Setze die Forumsdiskussion über den SASL-Authentifizierungsfehler im Anschluss an ihre letzte Zeile fort.

--- Vorgegebener Text ---
┏━━
Und was ist jetzt an warning: SASL authentication failure: Password verification failed undeutlich? smtpd_sasl_auth_enable = yes wäre schon mal ein Anfang. Ich würde das übrigens nicht (mehr) mit Courier, sondern mit Dovecot machen.


----------



## Lunatic (21. Mai 2015)

Die Fehlermeldung an sich verstehe ich schon, ich verstehe nur nicht, warum sie kommt. Es wird in der DB nach dem richtigen Usernamen gefragt (machnmal gibt es ja das Problem, dass der realm nicht übergeben wird).
smtpd_sasl_auth_enable habe ich in der master.cf stehen.
Überhaupt habe ich genau dieses Setup vor einigen Jahren unter Debian 6 erfolreich eingerichtet, jetzt will ich es eben auf Ubuntu 14 migrieren, daher will ich bei Courier bleiben. Der Empfang der Mails und das Abholen der Mails klappen ja auch wie unter Debian erfolgreich, aber wieso will sasl bei gleicher Konfig jetzt nicht?


----------



## florian030 (21. Mai 2015)
┗━━
--- Datenteil ---
┏━━
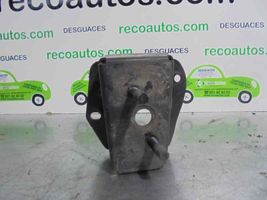 Toyota Prius (XW20) Traversa del paraurti posteriore 5201547021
┗━━
--- Schriftliche Antwort ---
Ich vermute mal ganz stark, dass der saslauthd unter Ubuntu 14 anders läuft als unser Debian 6. Zumindest hatte ich schon arge Probleme von debian 5 auf wheezy (frag mich jetzt aber nicht, wo der Fehler im Detail war). Ich kann nachher nochmal die Config raussuchen.


----------



## florian030 (22. Mai 2015)

Versuch mal, den authdaemon zu debuggen und dich manuel anzumelden: http://www.courier-mta.org/authlib/README.authdebug.html

Bei mir lag damals das Problem in /etc/default/saslauthd

OPTIONS="-c -m /var/spool/postfix/var/run/saslauthd -r" muss zu OPTIONS="-c -m /var/run/saslauthd -r" werden.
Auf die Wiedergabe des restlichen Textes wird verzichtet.